Sur une large assiette de terre cuite, les légumes cuits étaient disposés avec leur jus sur une mince tranche de filet d’une volaille. Ce volatile plumé avait été préparé la veille dans un jus déshuilé à la vapeur d’une décoction florale. Coupé en fines lamelles, la viande gardait la tendresse d’une caresse prête à recevoir l’exaltation d’une fournée chaude de légumineux tout aussi colorée qu’un tableau printanier. Malgré la rudesse du découpage et la simplicité de la préparation, les légumes gardaient leur prestance originelle. Fermes, onctueux, et cuits à point, ils convenaient à toutes mastication qu’elles fussent édentées ou pas.

Il y existe des tableaux que l’on a envie de toucher pour savoir si c’est réel. Et puis, il arrive que l’on s’arrête devant une si belle chose que l’on puisse rien faire. 

Stoïque, pétrifiée comme la pierre statutaire d’un mausolée à la gloriole d’un nuisible, Lao Ya Dureuz regardait son assiette en admiration gustative. Tous ses sens étaient en effervescence et il ne pouvait bouger. Comment pourrait-il casser ce bel équilibre gastronomique ? 

Le temps passa comme la confusion de Mauricette devant une biche gratinée aux quatre fromages, trop peu certainement. La première bouchée fut, à raison, l’explosion prophétisée. Toutes les saveurs fusionnaient à chaque concassage. On ne comptait plus les arabesques parfumées si différentes à la veille de leurs rencontres. Une main experte, sensuelle, avait concocté cet dans un geste contrôlé ce doux assemblage. Il n’y avait ni rareté ni foison dans le complexe mélange des saveurs. Lao Ya Dureuz toujours avide de la connaissance souhaita rencontrer celui qui avait commis cette assiette. 

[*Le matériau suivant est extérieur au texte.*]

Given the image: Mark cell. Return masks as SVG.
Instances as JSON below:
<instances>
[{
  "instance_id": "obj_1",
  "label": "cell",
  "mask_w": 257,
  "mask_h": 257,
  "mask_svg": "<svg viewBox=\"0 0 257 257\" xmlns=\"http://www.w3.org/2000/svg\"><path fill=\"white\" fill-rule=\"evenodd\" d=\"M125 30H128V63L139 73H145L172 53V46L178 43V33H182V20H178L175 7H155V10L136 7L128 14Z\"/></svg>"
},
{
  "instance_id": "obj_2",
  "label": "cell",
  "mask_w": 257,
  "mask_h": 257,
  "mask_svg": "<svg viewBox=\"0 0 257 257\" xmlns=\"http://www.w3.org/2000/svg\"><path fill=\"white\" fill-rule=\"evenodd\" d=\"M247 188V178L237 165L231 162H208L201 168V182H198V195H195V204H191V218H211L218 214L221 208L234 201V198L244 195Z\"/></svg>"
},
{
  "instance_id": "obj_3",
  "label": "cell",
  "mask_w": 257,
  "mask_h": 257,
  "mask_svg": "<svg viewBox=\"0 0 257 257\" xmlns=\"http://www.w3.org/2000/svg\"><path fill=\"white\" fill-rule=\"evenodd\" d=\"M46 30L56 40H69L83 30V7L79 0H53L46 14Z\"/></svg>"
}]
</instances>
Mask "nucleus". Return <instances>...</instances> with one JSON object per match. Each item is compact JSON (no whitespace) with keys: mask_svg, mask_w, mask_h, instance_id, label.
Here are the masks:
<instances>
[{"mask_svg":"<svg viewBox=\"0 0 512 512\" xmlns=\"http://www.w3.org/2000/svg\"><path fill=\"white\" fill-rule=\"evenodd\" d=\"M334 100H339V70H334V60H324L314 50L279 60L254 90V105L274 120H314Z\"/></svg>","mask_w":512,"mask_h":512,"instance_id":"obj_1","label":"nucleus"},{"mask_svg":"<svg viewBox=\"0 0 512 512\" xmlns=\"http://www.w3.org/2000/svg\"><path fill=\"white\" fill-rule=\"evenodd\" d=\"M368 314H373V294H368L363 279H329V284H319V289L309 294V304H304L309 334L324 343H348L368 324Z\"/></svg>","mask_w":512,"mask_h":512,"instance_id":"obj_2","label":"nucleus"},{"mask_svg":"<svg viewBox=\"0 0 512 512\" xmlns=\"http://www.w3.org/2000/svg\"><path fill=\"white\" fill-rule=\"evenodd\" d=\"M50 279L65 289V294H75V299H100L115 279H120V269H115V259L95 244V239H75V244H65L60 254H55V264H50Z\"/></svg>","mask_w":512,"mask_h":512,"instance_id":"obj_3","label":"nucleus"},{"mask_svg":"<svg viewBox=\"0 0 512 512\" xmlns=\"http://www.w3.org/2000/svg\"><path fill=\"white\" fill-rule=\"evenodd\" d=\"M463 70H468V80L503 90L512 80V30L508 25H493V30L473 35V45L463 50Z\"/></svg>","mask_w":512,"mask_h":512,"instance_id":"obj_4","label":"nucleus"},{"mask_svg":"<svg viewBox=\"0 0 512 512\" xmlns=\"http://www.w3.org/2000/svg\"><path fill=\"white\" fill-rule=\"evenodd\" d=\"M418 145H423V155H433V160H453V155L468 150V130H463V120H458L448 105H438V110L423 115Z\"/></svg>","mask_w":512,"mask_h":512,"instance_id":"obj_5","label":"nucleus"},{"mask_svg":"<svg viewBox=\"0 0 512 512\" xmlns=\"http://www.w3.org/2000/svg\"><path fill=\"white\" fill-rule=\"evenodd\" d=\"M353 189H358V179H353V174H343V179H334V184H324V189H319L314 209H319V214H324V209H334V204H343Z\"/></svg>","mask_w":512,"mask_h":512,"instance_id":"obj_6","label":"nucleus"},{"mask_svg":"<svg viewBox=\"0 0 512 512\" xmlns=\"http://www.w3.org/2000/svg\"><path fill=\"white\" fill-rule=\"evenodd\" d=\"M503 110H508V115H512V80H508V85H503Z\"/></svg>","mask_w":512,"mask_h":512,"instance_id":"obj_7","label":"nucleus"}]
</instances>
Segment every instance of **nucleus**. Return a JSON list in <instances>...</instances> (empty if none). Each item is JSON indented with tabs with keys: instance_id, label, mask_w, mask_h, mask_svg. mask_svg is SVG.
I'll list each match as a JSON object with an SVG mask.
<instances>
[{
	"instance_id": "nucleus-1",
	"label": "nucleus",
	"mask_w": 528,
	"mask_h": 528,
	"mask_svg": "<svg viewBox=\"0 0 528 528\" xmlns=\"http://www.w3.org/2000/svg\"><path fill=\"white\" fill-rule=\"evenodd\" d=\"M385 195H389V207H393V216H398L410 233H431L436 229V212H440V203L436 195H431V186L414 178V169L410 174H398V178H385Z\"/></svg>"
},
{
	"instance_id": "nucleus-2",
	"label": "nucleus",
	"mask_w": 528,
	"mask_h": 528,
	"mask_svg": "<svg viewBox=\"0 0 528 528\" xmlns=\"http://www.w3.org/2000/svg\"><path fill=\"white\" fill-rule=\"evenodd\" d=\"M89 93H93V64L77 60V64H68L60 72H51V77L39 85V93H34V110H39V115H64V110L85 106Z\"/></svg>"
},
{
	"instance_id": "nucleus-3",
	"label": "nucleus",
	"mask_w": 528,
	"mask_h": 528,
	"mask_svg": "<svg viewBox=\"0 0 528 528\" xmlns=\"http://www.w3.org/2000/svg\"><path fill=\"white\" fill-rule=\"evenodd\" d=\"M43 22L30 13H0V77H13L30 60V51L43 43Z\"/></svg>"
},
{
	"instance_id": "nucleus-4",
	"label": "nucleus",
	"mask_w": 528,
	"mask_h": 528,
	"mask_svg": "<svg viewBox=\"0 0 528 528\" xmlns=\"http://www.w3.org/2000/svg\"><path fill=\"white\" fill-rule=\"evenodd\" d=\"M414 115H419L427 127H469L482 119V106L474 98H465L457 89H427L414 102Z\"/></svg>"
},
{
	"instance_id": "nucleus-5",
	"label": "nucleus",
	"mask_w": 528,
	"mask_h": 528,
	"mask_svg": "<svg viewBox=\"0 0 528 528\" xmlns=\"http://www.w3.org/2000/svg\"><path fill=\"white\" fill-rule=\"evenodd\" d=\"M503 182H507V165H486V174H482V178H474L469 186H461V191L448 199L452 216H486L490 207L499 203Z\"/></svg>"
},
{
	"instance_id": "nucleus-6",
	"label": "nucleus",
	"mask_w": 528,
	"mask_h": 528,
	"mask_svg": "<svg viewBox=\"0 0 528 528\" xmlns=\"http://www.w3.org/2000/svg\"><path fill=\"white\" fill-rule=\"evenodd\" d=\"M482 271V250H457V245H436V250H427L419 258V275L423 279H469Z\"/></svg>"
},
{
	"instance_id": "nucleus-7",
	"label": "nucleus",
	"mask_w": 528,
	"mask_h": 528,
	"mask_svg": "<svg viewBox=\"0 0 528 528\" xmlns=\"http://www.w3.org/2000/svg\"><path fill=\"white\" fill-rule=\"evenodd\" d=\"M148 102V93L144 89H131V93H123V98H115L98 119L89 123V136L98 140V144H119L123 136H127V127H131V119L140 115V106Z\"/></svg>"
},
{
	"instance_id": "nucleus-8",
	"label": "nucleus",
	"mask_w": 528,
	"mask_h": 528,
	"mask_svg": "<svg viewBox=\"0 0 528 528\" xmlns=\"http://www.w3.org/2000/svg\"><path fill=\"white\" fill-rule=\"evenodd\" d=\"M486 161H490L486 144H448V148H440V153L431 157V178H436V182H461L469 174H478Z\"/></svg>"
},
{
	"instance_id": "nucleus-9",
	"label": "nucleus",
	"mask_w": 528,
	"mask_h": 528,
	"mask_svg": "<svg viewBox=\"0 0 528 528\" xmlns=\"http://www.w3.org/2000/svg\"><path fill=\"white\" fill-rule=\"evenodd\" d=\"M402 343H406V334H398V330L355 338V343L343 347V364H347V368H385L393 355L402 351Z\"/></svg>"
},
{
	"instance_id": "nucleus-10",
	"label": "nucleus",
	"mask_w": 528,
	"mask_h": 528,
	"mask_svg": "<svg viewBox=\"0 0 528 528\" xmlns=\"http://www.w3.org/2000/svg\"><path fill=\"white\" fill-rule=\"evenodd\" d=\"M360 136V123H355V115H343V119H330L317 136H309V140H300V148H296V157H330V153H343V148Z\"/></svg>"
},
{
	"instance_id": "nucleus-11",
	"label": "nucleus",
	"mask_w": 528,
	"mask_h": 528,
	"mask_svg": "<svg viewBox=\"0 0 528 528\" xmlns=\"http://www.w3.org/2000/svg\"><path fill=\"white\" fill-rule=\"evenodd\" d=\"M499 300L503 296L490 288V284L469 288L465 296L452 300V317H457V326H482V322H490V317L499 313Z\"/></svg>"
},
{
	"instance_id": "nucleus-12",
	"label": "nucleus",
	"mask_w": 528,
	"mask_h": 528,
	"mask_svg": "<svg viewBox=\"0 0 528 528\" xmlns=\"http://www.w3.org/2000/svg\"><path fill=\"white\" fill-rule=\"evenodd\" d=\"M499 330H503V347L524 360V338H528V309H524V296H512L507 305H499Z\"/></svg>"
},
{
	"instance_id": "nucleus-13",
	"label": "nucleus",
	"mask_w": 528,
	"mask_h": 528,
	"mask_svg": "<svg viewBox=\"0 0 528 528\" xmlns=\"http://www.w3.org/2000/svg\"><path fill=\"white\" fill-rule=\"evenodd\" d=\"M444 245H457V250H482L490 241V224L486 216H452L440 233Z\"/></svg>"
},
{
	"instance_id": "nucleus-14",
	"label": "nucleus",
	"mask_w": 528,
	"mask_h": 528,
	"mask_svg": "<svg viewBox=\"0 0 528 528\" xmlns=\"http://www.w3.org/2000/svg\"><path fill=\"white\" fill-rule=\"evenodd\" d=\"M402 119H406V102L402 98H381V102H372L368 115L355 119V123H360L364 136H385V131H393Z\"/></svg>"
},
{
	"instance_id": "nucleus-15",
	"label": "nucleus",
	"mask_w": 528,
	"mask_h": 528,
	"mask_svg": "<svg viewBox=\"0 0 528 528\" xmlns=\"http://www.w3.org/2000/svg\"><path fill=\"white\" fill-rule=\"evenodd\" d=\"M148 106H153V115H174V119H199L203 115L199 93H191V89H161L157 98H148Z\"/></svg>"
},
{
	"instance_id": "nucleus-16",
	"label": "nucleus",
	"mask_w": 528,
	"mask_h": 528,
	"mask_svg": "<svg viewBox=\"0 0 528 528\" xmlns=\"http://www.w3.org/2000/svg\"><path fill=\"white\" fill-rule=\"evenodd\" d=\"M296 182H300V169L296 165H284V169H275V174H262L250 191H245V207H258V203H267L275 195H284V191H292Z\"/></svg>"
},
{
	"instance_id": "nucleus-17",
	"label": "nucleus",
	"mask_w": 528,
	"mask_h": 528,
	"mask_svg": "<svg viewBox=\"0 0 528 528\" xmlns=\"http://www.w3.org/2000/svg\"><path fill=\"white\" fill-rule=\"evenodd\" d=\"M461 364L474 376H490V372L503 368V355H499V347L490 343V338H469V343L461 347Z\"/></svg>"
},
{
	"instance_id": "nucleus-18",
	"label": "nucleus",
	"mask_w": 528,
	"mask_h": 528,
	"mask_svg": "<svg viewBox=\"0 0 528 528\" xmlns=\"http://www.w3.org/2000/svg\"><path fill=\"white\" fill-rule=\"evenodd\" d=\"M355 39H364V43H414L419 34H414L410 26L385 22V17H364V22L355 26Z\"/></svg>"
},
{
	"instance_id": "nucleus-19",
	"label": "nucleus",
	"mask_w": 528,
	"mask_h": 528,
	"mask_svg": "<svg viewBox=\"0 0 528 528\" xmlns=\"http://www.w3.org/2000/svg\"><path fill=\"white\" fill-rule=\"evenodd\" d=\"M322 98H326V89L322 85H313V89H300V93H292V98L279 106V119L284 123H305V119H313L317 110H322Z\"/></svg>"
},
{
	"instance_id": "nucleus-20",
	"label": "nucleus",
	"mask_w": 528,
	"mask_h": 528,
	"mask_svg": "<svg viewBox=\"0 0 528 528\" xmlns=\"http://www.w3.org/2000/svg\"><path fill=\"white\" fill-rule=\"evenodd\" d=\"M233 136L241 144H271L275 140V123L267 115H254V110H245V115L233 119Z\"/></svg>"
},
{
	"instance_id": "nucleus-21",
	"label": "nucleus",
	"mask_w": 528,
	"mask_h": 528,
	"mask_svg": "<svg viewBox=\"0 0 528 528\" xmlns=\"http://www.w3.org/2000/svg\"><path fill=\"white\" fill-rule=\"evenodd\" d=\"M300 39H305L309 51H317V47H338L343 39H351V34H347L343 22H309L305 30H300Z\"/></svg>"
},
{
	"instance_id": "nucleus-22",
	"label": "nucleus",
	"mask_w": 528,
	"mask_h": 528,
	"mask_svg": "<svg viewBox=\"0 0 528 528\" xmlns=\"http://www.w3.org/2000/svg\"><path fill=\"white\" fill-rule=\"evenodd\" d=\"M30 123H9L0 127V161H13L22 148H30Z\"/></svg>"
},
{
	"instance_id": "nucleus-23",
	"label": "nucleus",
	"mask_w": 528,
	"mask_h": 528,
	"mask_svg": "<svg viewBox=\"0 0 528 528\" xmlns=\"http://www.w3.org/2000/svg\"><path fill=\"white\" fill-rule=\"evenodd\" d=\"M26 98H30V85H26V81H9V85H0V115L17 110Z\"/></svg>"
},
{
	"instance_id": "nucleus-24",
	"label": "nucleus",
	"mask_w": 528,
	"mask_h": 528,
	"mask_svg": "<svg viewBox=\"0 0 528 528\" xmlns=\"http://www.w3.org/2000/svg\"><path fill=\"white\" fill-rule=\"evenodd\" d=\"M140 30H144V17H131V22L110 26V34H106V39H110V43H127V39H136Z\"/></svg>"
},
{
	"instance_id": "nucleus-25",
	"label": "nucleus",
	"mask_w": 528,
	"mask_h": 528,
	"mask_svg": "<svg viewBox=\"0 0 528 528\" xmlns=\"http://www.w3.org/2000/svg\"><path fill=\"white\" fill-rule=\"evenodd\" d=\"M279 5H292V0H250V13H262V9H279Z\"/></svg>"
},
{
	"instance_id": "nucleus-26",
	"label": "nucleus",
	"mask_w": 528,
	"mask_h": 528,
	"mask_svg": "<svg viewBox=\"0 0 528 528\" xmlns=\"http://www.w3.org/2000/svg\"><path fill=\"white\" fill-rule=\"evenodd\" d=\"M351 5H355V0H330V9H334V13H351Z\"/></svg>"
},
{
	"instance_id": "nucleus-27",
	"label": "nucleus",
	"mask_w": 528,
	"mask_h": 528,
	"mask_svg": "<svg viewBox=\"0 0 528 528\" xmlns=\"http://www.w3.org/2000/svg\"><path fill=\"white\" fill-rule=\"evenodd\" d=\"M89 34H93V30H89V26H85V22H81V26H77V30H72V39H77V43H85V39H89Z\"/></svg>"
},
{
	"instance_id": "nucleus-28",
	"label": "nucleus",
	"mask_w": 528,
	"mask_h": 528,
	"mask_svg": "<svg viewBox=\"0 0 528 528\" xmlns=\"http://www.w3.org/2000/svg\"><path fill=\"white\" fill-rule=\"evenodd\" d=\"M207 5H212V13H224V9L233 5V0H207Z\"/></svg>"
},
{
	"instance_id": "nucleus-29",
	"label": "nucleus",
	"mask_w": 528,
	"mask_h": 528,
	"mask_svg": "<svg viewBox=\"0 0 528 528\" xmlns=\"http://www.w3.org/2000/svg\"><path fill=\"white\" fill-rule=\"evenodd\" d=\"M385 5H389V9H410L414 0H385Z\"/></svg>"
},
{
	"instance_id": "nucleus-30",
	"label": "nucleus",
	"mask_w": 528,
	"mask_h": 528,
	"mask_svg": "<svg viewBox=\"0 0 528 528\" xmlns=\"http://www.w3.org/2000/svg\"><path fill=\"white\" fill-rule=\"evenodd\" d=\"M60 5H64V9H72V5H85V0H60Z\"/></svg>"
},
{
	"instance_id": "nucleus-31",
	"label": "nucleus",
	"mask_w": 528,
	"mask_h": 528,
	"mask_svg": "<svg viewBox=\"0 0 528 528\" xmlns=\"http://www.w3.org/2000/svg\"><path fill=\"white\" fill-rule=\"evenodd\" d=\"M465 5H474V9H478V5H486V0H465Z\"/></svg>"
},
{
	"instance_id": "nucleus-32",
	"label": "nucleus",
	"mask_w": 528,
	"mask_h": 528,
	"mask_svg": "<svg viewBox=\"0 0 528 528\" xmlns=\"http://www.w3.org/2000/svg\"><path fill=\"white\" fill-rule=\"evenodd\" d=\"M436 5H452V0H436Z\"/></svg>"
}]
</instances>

Fallait-il s’y attendre ? Une fois de plus, l’incalculable prêtresse de la sédimentation gastronomique avait fait un tour à Lao. Cette poétesse de l’art culinaire avait réussi à tendre ce piège gourmand. Un fumet si bien dosé, elle était sûre que le Grand Sachant n’aurait pas pu résister et serait venu ventre à terre se délecter. Li Chou Ze connaissait bien son ami, esthète de la bonne fourchette et méticuleux dans l’assaisonnement des filandreux. 

Elle avait pris la place en ce jour de la cuisinière attitrée et bienveillante du lieu. Les convives du moment étaient des habitués, bien contents de participer à cette belle surprise. 

Lao Ya Dureuz fut bien content de revoir Li Chou Ze toujours disposée à trouver de nouveaux paysages appétissants pour les muqueuses de ses invités. Elle avait réussi à réveiller l’indolent foisonnement des sens du Grand Sachant. Il avait terminé son assiette et fermant les yeux, il savourait cette vague déferlante d’aliments. Et c’était bon. 

Voilà en résumé le destin d’une petite balade champêtre, au coin d’une cheminée au foyer rougissant, Lao Ya Dureuz avait goûté l’instant d’une grande faveur offerte par son amie Li Chou Ze. Que dire maintenant, sinon refermer la porte de l’Auberge et regarder au loin les fumets qui s’échappent vers les nuages. Simplement.